■ **TEXTAUSZUG**:

+===+

Mars: Eine SMS dauert 22 Minuten – Nach 378 Tagen Einsamkeit endet dieses Experiment |ABC-Z
Nach 378 Tagen Einsamkeit endet dieses verrückte Mars-Experiment
In Spezial-Anzügen spazierten sie auf rotem Sand, lebten auf 160 Quadratmetern in „Mars Dune Alpha“: Für vier Menschen endet in wenigen Tagen ein psychologisches Experiment der Nasa. Die US-Raumfahrtbehörde schickte sie in die Isolation, um wichtige Daten zu sammeln.
Vier Menschen, knapp 160 Quadratmeter – und das mehr als ein ganzes Jahr lang: Nach 378 Tagen in einem Mars-Simulationsgelände der US-Raumfahrtbehörde Nasa im texanischen Houston sollen zwei Frauen und zwei Männer am kommenden Samstag wieder in ihren Alltag auf der Erde zurückkehren. Zwölf Monate lang haben die vier Freiwilligen das mithilfe eines 3D-Druckers geschaffene, fensterlose „Mars Dune Alpha“-Gelände dann nicht verlassen.
Sie haben Geburtstage dort gefeiert, an Weihnachten ein Plastikbäumchen aufgestellt und Weihnachtsstrümpfe aufgehängt – vor einem Bildschirm, auf dem ein Kamin zu sehen war. All das im Dienst der Wissenschaft: Das sogenannte „Chapea“-Programm, Crew Health and Performance Exploration Analog, soll der Nasa dabei helfen, eines Tages wieder Menschen auf den Mond und später auch auf ferne Missionen Richtung Mars zu schicken.

+===+

■ **GESPEICHERTE DATEN**:
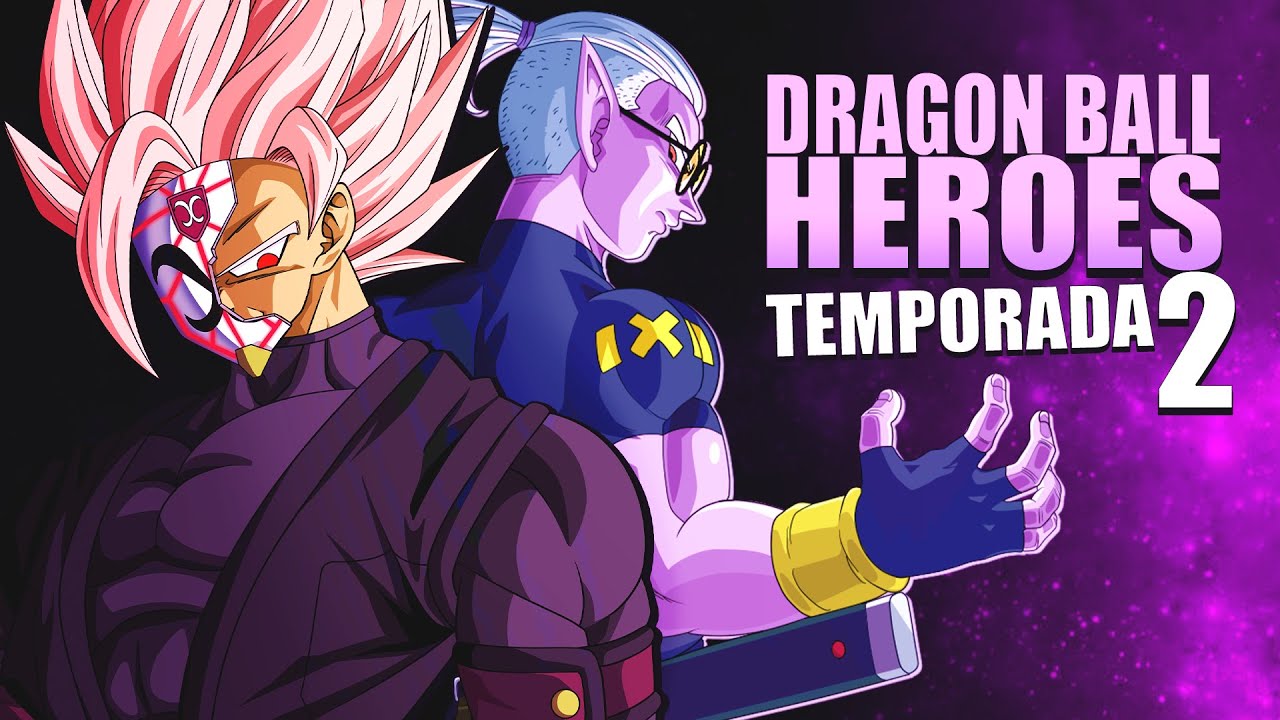 DRAGON BALL HEROES: EL RESUMEN EN 10 MINUTOS | TEMPORADA 2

+===+

■ **AUFGABEN**:
1. Zählen Sie alle Himmelskörper auf, die im Textauszug über das Mars-Experiment genannt werden.
2. Wiederholen Sie aus dem Textauszug über das Mars-Experiment wörtlich die Stelle von „Vier Menschen, knapp“ bis einschließlich „dann nicht verlassen.“.
Das Material ist eigenständig und gehört nicht zum Textauszug über das Mars-Experiment.

■ **SCHRIFTLICHE ANTWORTEN**:
1. Mars, Erde, Mond

2.
Vier Menschen, knapp 160 Quadratmeter – und das mehr als ein ganzes Jahr lang: Nach 378 Tagen in einem Mars-Simulationsgelände der US-Raumfahrtbehörde Nasa im texanischen Houston sollen zwei Frauen und zwei Männer am kommenden Samstag wieder in ihren Alltag auf der Erde zurückkehren. Zwölf Monate lang haben die vier Freiwilligen das mithilfe eines 3D-Druckers geschaffene, fensterlose „Mars Dune Alpha“-Gelände dann nicht verlassen.